How it works (at a glance)
Every supported CLI already has built-in OpenTelemetry support. Torii's install scripts configure each tool to emit those signals over HTTPS to a Torii ingest endpoint (https://ai-events.toriihq.com) with an authenticated bearer token. The workstation talks directly to Torii - there is no Torii agent running in the background, no extra daemon, and no kernel extension.
workstation (CLI process)
│
│ OTLP/HTTP over TLS
│ Authorization: Bearer <your-token>
▼
https://ai-events.toriihq.com ──→ Torii AI dashboard
Three deployment paths are available, depending on how your fleet is managed:
- MDM rollout - push an install script via Jamf, Kandji, Intune, JumpCloud, Workspace ONE, Mosyle, SCCM, or any other MDM that can run shell or PowerShell.
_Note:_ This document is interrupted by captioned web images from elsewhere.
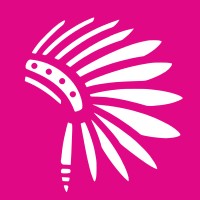 LeanShaman logo - Similar company to Innsite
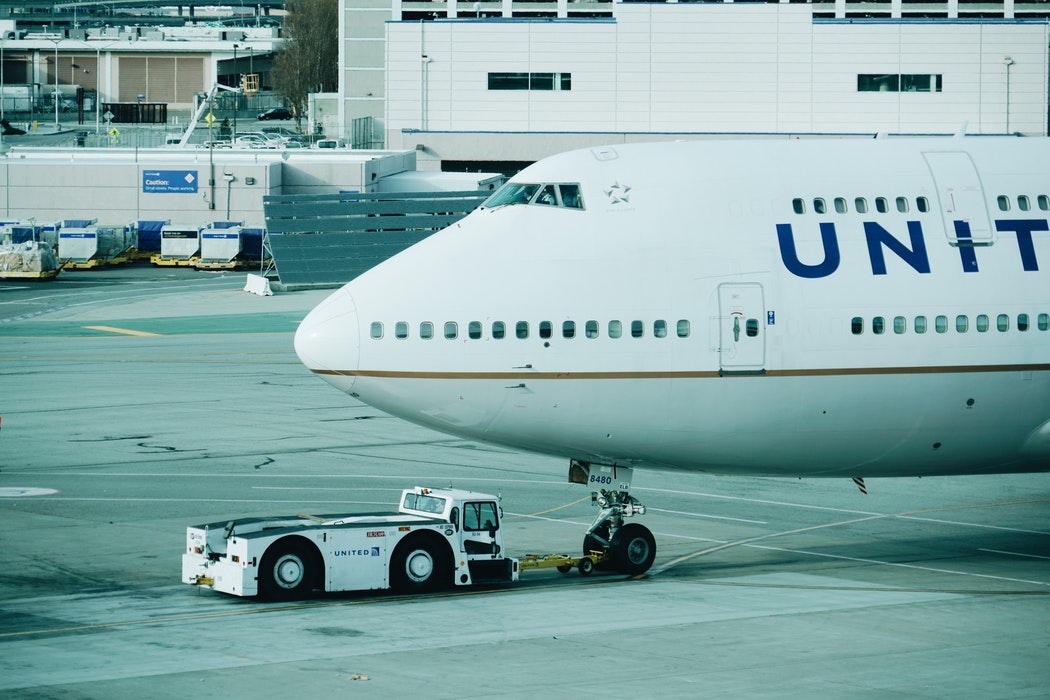 perfectplane-1541617904562.jpg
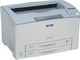   Epson EPL-N2550D (C11C649001BY)  2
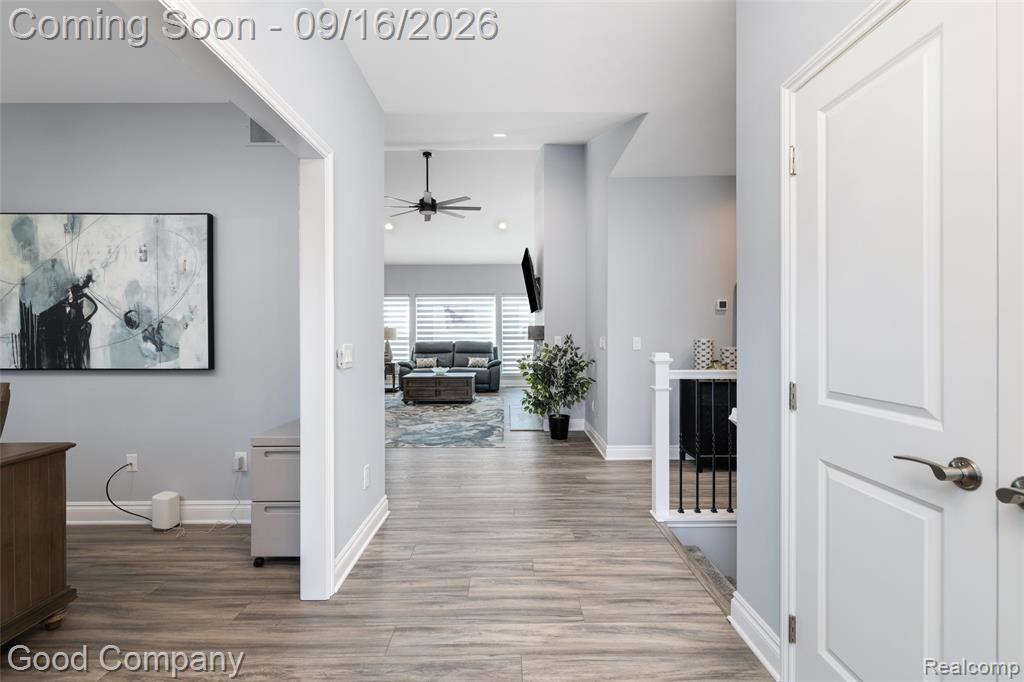 10022 Quarry Ridge Road Property Photo 11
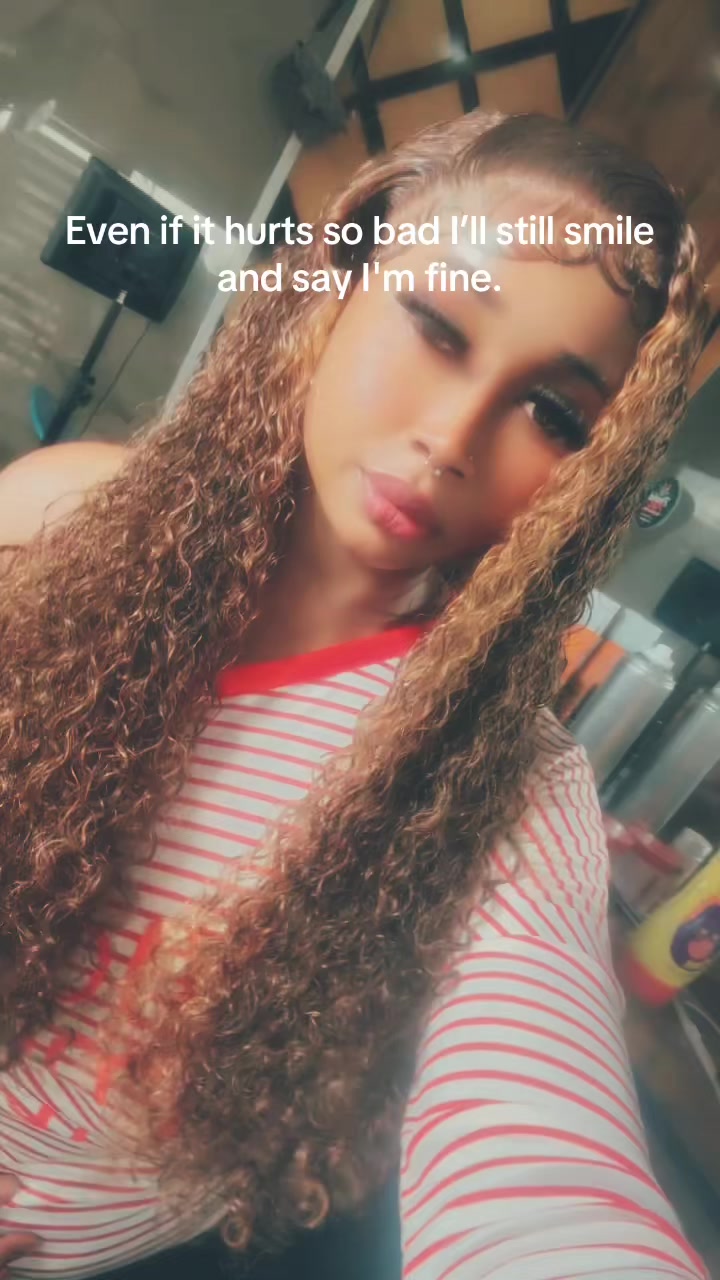 @Mandysweet ❤️❤️
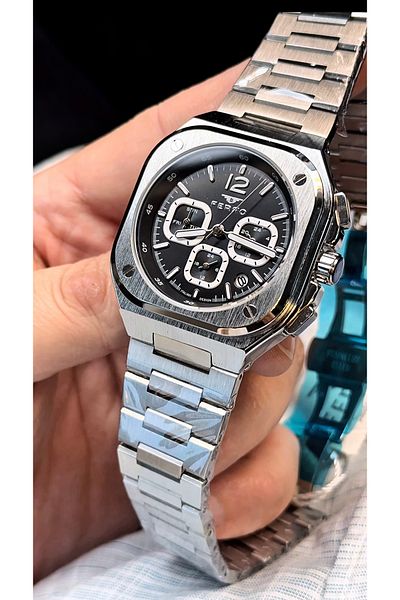 FERRO Brand Wristwatch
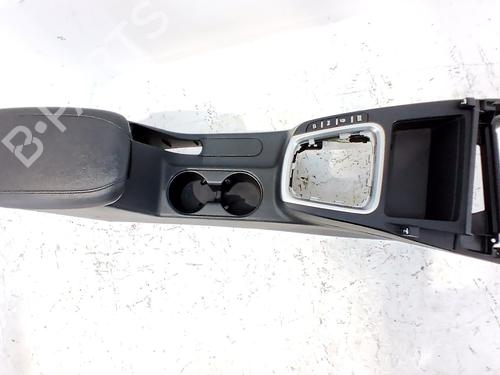 Middle console KIA XCEED (CD) 1.6 CRDi 136 | BP37590492I22 - Image 7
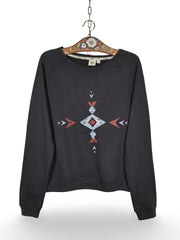 Bluza Billabong - marimea M - Femei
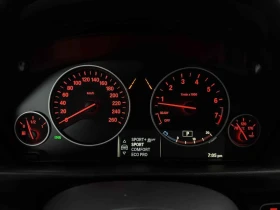 BMW 330 * M-Package HeadUp * * АвтоКредит* (ЦЕНА ДО БГ) - 29999 лв. - 63852043 | Car24.bg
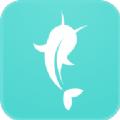 锦鲤口语APP客户端 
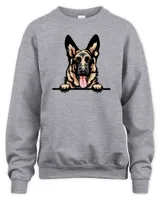 Unisex Sweatshirt Unisex Sweatshirt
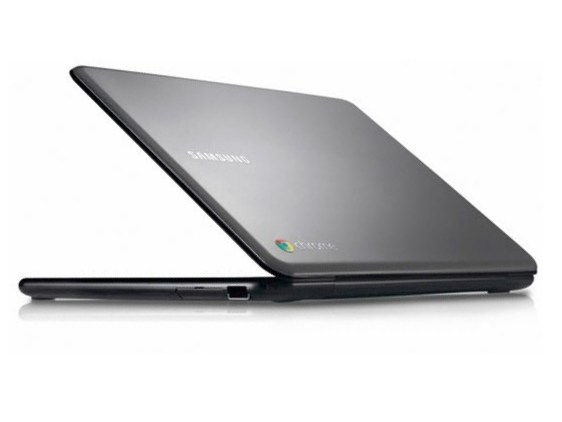 Samsung Chromebook - Series 5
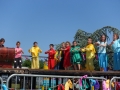 DSC07162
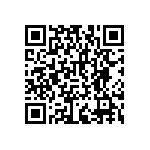 RNCF2512DTC432R QRCode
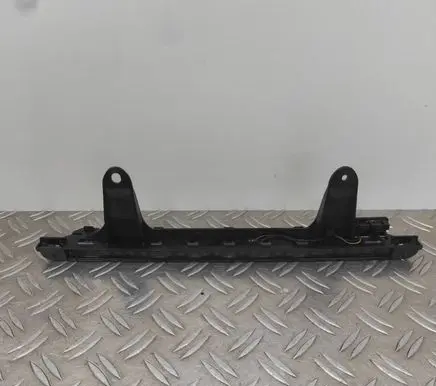 Audi A2 Third/center stoplight 8Z0945097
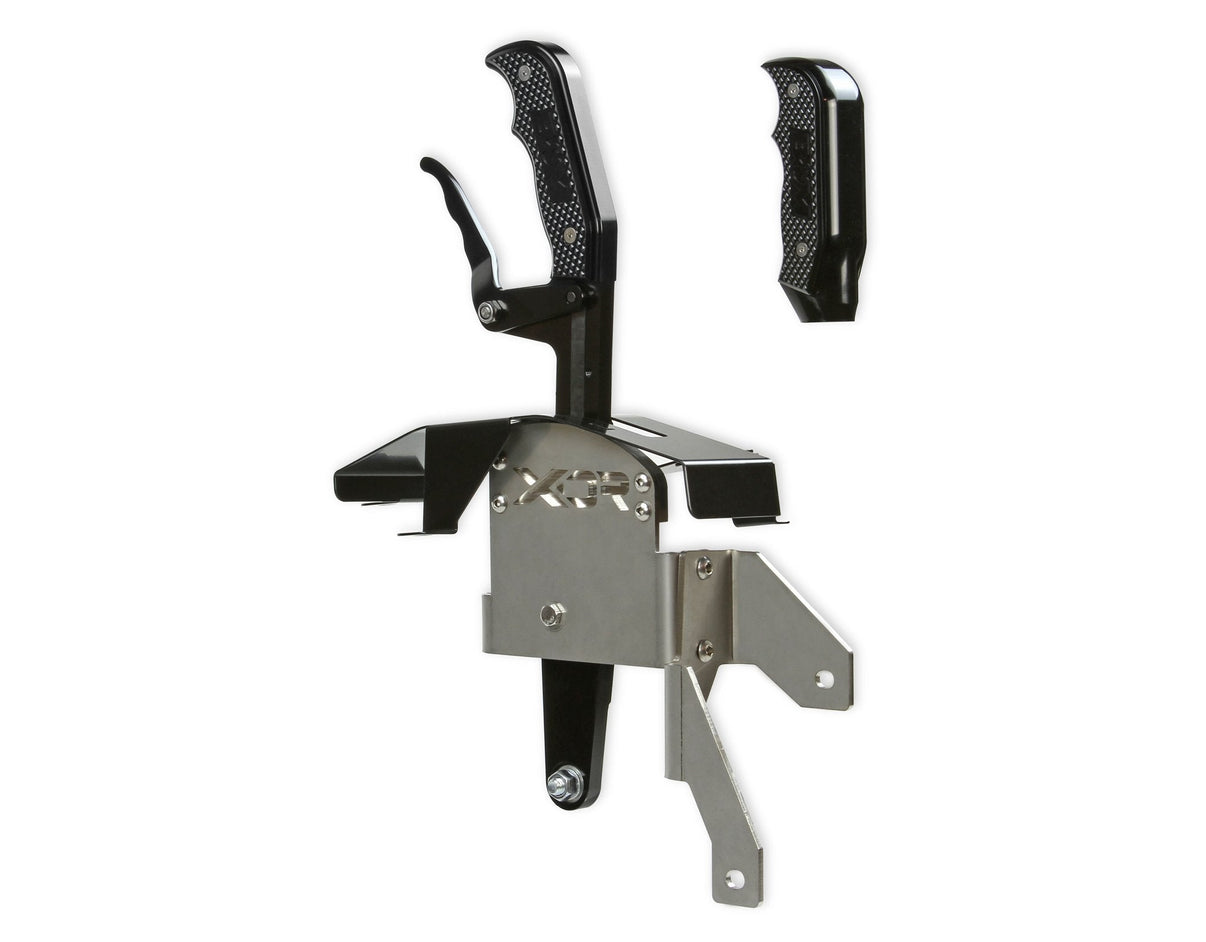 XDR 81171 image 7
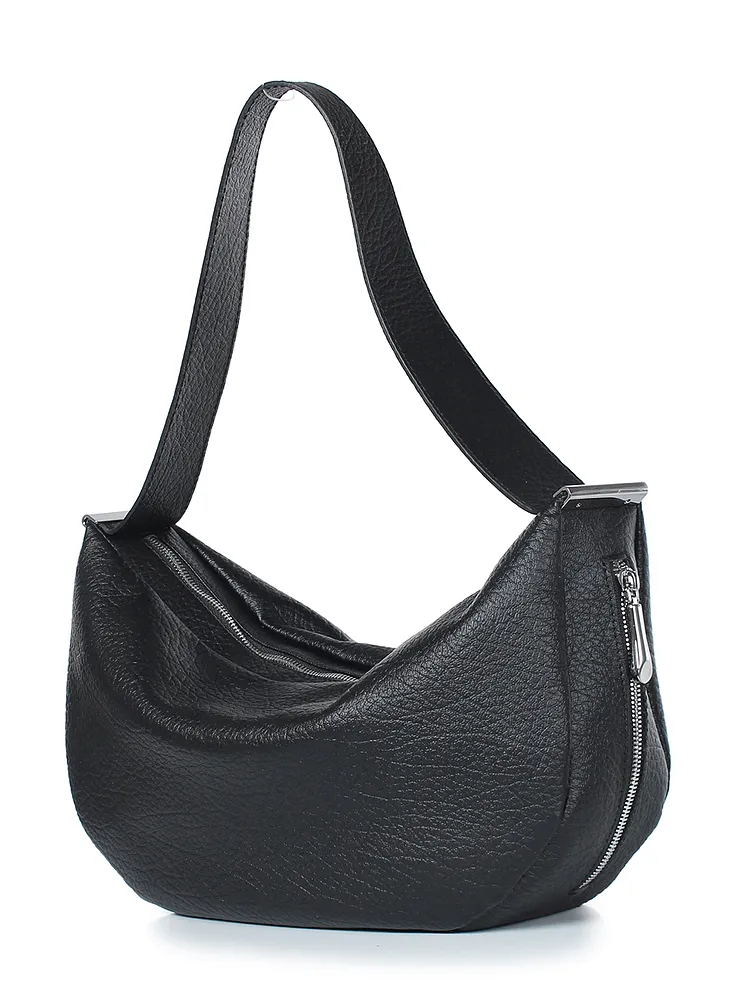 Torba Galanteya #23s528k45 chernyj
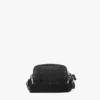 Aren Crossbody del Año del Caballo en Visetos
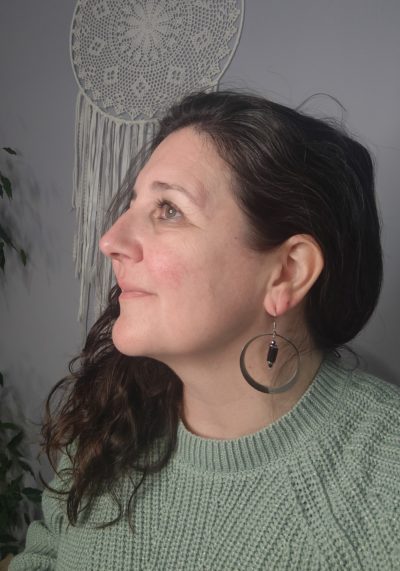 Fontenilles, Toulouse, L'Isle jourdain, Gers, Haute Garonne, souffle zen, bijoux zen, création personnalisée, Bague, Boucle d'oreille, Bracelet, Talisman, Collier, Suspension énergétique, Pendentif, Pierre fine, Pierre naturelle, Création énergétique, Marseille, Lille, Nantes, Bordeaux, Lyon, Nice, Montpellier, Strasbourg, Paris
Best for fleets.
-
Existing OpenTelemetry collector - if you already run
otelcol-contrib, Grafana Alloy, the Datadog Agent, Splunk OTel, ADOT, or Elastic Agent, add Torii as a second exporter on your collector. Workstation config stays untouched. -
One-liner install - a single
curl | bash(or PowerShelliwr) for piloting on a few machines or letting individual power users self-install.
The next article in this series walks through how to pick between them: Choosing how to roll it out.
Why admins want this
- Cost attribution. Anthropic, Google, and OpenAI bill at the API key or account level. Without per-user telemetry, you can see "the engineering org spent $42k on Claude last month" but not "this team spent $18k of it." Torii ties every token back to a workstation and a user identity so finance can chargeback or budget by team.
- Adoption visibility. Did the rollout actually land? Which teams have a power user pattern emerging? Which licenses are unused? You cannot answer any of this from the vendors' admin consoles alone.
- Security oversight. Which MCP servers and tools are engineers wiring into Claude Code? Are subagents being spawned that admins haven't reviewed? Live telemetry lets the security team see the surface area before an incident.
- License rightsizing. When a workstation has stopped reporting events for 30 days, that's a candidate seat to reclaim.
What you need to get started
- A Torii account with admin access to the AI → Telemetry page.
- The ingest token from your AI Telemetry page (it shows up under Credentials - treat it like an API key).
- One of:
- An MDM that can run shell or PowerShell scripts against your fleet, or
- An already-running OpenTelemetry collector you can edit, or
- SSH/RDP access to a single workstation for piloting.
- Outbound HTTPS to
ai-events.toriihq.comfrom each workstation (or from your collector host, if you're using the collector path).